September 16, 2016

Long’s Peak: The Jewel of RMNP

By Sjboatwright In 53-14 Colorado, On the Trail

Height/Round Trip Length: 14,255 feet (4,346 meters) / 14.5 miles via The Keyhole Route
Class 3

Long’s Peak has been taunting me since I moved to Colorado.  My friends in the state chose Long’s as their first high peak to climb in the state several years ago, so I’ve been hearing stories about the fabled peak since 2012.  Every day at work a new group of haggard, beer thirsty hikers come in with stories of the mountain nearly burying them.  It was long time that I should summit the beautiful jerk!


Long’s (R) and Meeker (L)

Long’s is the northernmost 14er and, stupidly, one that first time climbers often take on.  Unlike many of the mountains in the Colorado, Long’s has a very lengthy approach before you even start climbing.  Mount Elbert, the tallest mountain in the state, can be climbed in 9 miles.  Long’s is nearly 15 mile round trip that can wear out the fittest of low-landers.

“They must have been hiking for 20+ hours”

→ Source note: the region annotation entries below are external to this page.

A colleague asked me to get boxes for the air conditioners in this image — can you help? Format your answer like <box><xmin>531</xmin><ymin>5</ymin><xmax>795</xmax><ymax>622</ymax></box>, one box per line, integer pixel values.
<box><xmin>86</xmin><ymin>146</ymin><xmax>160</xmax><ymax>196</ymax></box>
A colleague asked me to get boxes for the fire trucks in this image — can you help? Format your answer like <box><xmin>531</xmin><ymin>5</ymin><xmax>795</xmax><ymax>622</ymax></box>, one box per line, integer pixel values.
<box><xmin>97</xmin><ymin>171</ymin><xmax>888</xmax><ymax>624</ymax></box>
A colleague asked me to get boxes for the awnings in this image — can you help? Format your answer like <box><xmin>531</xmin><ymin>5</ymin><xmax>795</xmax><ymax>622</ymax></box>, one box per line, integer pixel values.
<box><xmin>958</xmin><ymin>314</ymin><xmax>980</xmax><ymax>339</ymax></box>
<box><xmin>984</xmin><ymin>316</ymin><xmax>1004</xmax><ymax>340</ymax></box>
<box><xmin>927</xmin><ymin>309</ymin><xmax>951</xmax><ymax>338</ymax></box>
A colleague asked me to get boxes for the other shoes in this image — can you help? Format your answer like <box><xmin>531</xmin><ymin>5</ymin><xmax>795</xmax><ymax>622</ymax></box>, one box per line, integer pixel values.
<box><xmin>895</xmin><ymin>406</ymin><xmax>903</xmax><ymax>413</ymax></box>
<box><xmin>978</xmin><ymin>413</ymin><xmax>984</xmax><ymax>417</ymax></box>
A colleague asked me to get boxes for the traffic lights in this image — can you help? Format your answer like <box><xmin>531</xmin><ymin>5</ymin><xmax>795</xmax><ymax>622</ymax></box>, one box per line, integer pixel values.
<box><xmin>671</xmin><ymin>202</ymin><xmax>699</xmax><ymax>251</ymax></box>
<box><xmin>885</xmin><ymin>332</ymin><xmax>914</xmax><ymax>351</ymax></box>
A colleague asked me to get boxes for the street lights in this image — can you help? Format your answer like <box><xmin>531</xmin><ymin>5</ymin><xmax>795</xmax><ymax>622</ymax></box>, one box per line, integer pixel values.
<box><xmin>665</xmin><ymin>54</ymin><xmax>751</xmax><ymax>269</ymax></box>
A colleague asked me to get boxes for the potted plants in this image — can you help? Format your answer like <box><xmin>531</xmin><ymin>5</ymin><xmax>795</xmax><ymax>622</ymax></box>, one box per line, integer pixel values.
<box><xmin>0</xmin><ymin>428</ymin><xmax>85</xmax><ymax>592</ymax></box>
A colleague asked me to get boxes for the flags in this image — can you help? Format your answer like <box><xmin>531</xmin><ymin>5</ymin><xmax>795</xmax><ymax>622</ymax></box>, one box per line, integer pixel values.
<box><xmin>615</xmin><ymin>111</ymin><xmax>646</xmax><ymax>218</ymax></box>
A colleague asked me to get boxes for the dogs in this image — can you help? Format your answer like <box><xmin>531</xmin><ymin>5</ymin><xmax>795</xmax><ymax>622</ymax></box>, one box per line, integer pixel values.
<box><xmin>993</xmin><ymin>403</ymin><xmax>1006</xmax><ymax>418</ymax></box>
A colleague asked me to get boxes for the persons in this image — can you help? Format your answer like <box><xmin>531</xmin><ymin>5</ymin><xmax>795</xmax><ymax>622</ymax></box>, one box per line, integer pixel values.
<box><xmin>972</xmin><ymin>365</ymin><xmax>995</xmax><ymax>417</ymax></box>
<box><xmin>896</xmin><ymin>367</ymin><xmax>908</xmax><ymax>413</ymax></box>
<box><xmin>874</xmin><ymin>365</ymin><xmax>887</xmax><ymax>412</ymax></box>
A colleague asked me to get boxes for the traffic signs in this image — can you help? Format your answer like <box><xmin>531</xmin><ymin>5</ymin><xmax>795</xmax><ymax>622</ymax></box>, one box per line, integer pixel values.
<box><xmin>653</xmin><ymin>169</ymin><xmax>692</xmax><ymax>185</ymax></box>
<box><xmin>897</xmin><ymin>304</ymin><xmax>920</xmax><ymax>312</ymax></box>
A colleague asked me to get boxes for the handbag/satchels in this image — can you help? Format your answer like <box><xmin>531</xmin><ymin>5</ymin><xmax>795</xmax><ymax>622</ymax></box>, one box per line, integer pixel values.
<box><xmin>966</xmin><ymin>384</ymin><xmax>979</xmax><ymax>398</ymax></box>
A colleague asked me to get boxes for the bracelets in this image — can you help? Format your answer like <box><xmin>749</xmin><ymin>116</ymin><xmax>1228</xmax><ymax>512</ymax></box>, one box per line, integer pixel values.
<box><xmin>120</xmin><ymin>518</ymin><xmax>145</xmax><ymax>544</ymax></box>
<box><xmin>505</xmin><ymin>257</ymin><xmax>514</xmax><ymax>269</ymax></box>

I talked my friends, Tony, Kate and Tomas to re-hike the mountain with me, somewhat to their hesitation…I’m very persuasive.  We did a true alpine start and set-off a little after midnight.  Not even a mile into the gentle start of the hike we came across a group that was carrying a member of their party down the trail.  I asked them when they started and they gave me the most unsettling of answers.  “We reached the summit t about noon.”  It was roughly 1:15am at that point.  They must have been hiking for 20+ hours from the time they set out.

The start to the hike is deceiving.  The trail starts as an easy jaunt through the woods like you’d find in New York or Vermont.  It would be easy to wear yourself down in the first few miles of the hike while taking advantage of the rather easy trail.  What you can’t see in the pitch black is the treacherous climb that lay beyond the lazy switchbacks.


Hiking in the middle of the night was an unusual experience for me.  All of the hikers with headlamps, walking in single file, reminded me of the pictures I’ve seen of the Vietnam war, when Vietnamese soldiers would use candles to light their way through the jungle.  The experience is also disorienting, not being able to see anything more than silhouettes, shadows and the trail directly in-front of you takes its toll.

Once the trail breaks treeline you find yourself in a vast open space.  Even in the dark of night, you can sense something absolutely immense surrounding you.  After a long trudge around Mount Lady Washington, you’ll reach your first major landmark, the aptly named Boulderfield.


A view of Boulderfield from our decent

As a general rule, I hate boulder fields.  They are my least favorite part of climbing.  The slightest wrong step and there goes your ankle or worse.  Hopping through one in the dark did not add to my love of them.  Once we arrived at the fabled Keyhole, it was time to wait on the morning light.  After the Keyhole is when the hike turns into a climb, and not something you want to do in the dark.  After getting the first rays of the morning light, the group that had accumulated at the Keyhole set off almost in unison.


On the other side of the Keyhole you’ll be rewarded by the sight of Rocky Mountain National Park, with Hallet Peak in magnificent relief.  As you snake your way along the back-end of Long’s, you’ll start pushing up in elevation at a portion called The Trough.  The Trough is a steep gully that is crumbling in any number of spots.  From time to time, you’ll hear “Rock! Rock! Rock!” as someone unsettles rocks on their route up.  The climb itself will challenge the thigh strength of the most experience hiker as it never seems to end.



At the top you’ll reach the terror instilling “Narrows”, a ledge that has a 1,500 foot drop-off to the right.  It’s not that narrow!  Now, a violent wind gust can send you flying over the edge, so tread soft and low on windy days, but in general, the Narrows look far worse in pictures than in reality.  The ledge gives plenty of space to hike confidently across.


The final pitch of the climb is called the Home Stretch.  Again, pictures are worse than the actual climb.  Images on Google make it look like an impossible 90 degree wall.  In reality, I ran up this portion with joyful glee; it was my favorite part of the climb.


Once on the large, flat summit of the peak, you’ll be treated with 360 degrees of Colorado glory.  The summit will be crowded, but you just won’t care.



My parting words of advice are oft-repeated by mountaineers and hikers.  Going down is not the easy part.  80% of accidents occur on descent, and I’ve never seen anyone, injured or exhausted, being carried up a mountain, only down.  You still have 7.75 miles left to hike when you reach the summit, after just putting your legs and mind through the gauntlet.  Plan breaks strategically and pace your timing well.

When we arrived back at the trailhead the Rangers and volunteers greeted and congratulated us on the climb.  One of them, maybe 70 years in age, said he had just made his 100th ascent a couple of days earlier.  And there I was, exhausted and in my 20’s.  I think I have a new role model.